Stored entries
◇ ◇ ◇ ◇ ◇
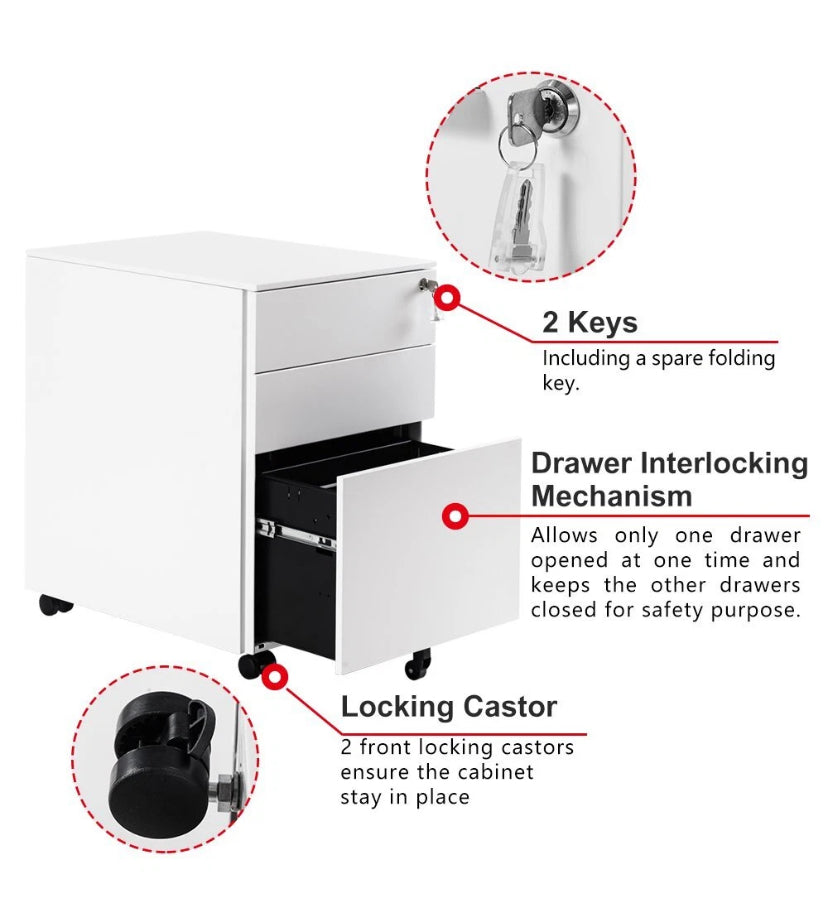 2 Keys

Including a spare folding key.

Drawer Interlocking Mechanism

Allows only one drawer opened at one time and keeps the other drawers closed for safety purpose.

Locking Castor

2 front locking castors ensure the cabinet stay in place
◇ ◇ ◇ ◇ ◇
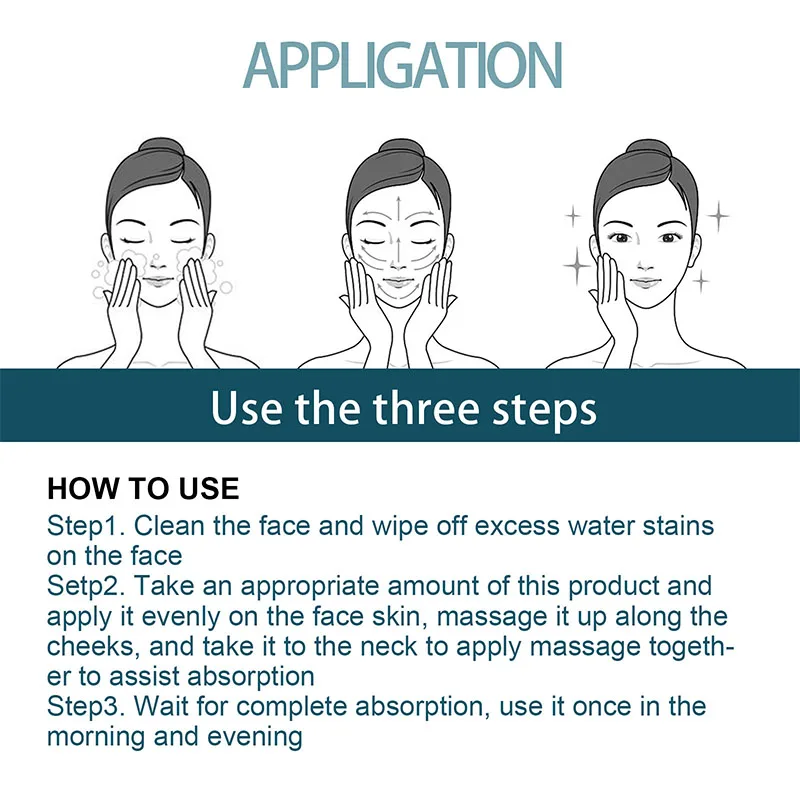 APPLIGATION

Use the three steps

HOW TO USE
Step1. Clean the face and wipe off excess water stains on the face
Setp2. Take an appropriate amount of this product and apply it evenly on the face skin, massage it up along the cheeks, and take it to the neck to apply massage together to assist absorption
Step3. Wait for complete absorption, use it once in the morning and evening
◇ ◇ ◇ ◇ ◇
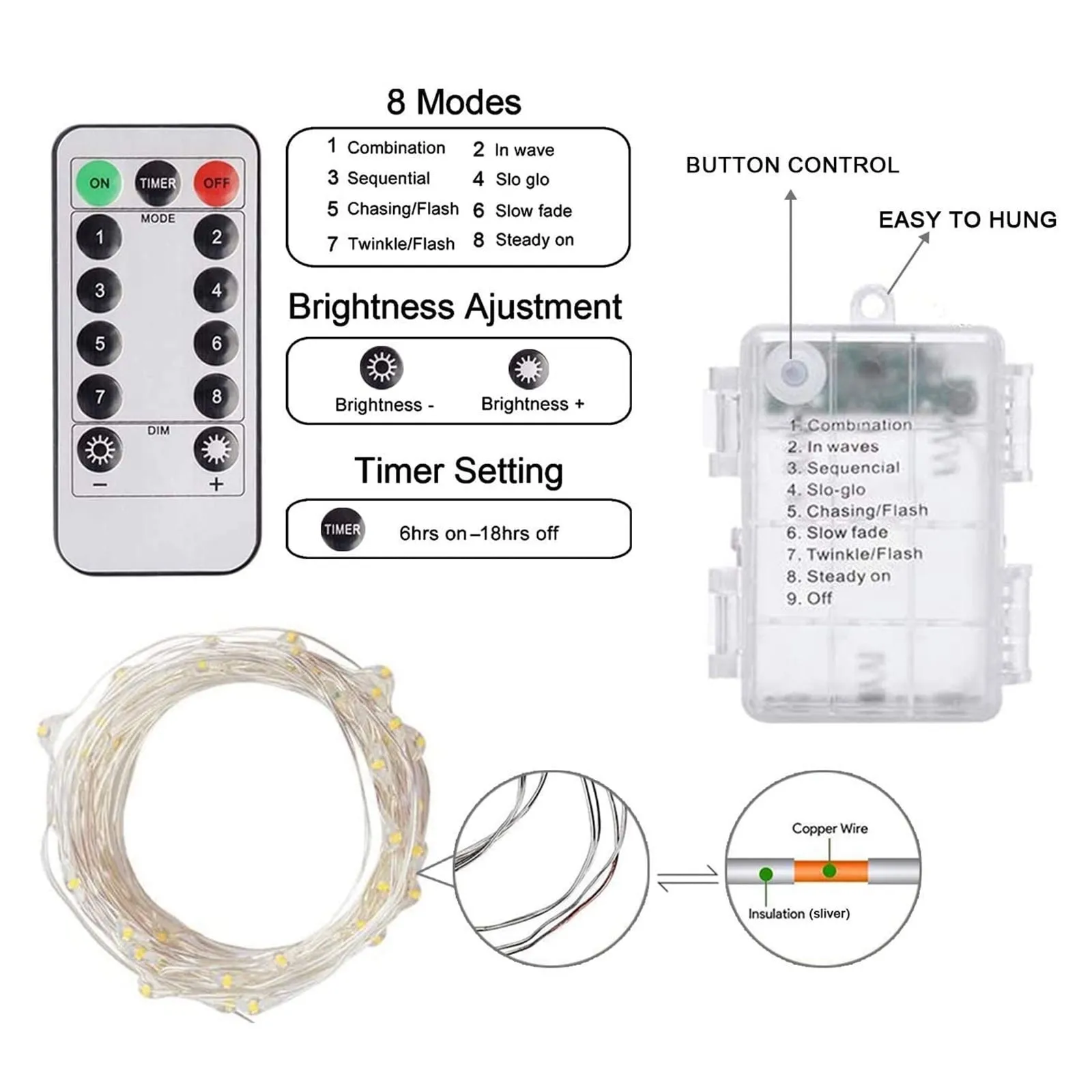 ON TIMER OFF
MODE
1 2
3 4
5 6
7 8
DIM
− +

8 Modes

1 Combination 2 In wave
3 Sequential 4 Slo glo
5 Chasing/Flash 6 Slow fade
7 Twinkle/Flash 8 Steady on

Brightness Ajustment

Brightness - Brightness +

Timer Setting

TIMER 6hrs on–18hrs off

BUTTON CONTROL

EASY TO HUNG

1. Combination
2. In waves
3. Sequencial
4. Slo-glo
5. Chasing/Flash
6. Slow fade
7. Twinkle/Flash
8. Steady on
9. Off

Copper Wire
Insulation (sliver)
◇ ◇ ◇ ◇ ◇
What this task involves:
Would you print, exactly as written, every line above from the one holding "Step1. Clean the" through the one holding "Step3. Wait for", with both included and no other lines?

Task solution:
Step1. Clean the face and wipe off excess water stains on the face
Setp2. Take an appropriate amount of this product and apply it evenly on the face skin, massage it up along the cheeks, and take it to the neck to apply massage together to assist absorption
Step3. Wait for complete absorption, use it once in the morning and evening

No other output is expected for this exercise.